While the economy today certainly is better compared to when it was back int he Great Depression, homes are still difficult to purchase, and reports say that there has been a decline in home purchases from millennials simply because not many of this particular age group can afford homes.
Home loans are an essential tool in the purchasing of properties, and thankfully, it’s even become a lot more accessible with the Federal Housing Administration—the sub-department of the U.S. Department’s Housing and Urban Development. If you’re thinking of purchasing a home, your dreams might be more attainable with the FHA.
Here are a few things to know about an FHA mortgage:
Lower credit score and down payment standards
The FHA standards for down payments and FICO score are much lower than that of conventional mortgages. Borrowers are eligible for an FHA loan with a credit score of at least 500. A down payment of 3.5% is also allowed for borrowers whose credit score is 580 and up.
While the HUD sets those standards, it’s possible for lenders to increase the requirement still even more; so it always pays to work on your credit score, making sure it’s as high as it can be. Remember that loans with incredibly low credit scores also have her rates in general and that lending firms are afraid that if they fund too many failed loans, HUD might disqualify them from accommodating FHA-ensured loans in the future.
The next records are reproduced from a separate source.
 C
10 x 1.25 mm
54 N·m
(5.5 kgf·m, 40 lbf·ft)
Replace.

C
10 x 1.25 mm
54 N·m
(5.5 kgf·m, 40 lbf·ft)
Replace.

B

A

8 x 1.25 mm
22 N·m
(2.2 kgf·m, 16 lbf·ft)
On the contrary, for one to make it with conventional loans, a borrower must have at least a 620 to 640 credit score—a far departure from FHA’s permitted 500.
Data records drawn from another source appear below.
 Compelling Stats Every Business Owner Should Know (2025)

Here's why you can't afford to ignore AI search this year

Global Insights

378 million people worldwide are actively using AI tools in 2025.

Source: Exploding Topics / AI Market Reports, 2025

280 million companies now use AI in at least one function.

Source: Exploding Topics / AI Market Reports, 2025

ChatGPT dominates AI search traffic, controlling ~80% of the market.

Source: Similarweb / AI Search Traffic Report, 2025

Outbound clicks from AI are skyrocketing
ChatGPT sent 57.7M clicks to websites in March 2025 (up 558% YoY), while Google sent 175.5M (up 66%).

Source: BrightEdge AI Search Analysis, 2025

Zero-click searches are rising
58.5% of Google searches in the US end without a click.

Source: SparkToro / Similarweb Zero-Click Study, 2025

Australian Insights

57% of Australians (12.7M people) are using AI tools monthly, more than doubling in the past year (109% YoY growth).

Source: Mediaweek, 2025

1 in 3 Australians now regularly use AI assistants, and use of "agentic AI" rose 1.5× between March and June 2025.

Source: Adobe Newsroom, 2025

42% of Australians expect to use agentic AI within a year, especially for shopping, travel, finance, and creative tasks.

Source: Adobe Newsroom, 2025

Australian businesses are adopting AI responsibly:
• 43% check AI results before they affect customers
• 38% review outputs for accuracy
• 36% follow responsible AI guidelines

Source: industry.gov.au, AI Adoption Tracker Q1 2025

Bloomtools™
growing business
Gift funds may also be used to cover the entire down payment of a buyer in the FHA. With conventional loans, only a portion of a borrower’s down payment is allowed.
FHA has mortgage insurance for the whole duration of the loan
Under a conventional mortgage, borrowers no longer need to maintain private mortgage insurance if they’re able to pay a 20% down. As a matter of fact, conventional loan borrowers may even eliminate their mortgage insurance once borrowers build an 80% equity on the home.
Such isn’t the case under an FHA loan, as a mortgage insurance premium (MIP) will have to be paid for until the end of the loan.
FHA Closing Costs
FHA mortgages permit sellers to cover up to 6% of the entire loan amount to help pay off the buyer’s closing costs. Compared to conventional loans, this percentage is twice the amount; conventional mortgages only allow sellers to cover 3% of closing cost expenses.
For many homebuyers, especially those purchasing a property for the first time, this can be considered such a weight off the shoulders. The most significant advantage one might see in an FHA loan is the capacity to build equity at sooner paces; whereas with a conventional mortgage, it could take longer because of higher fees.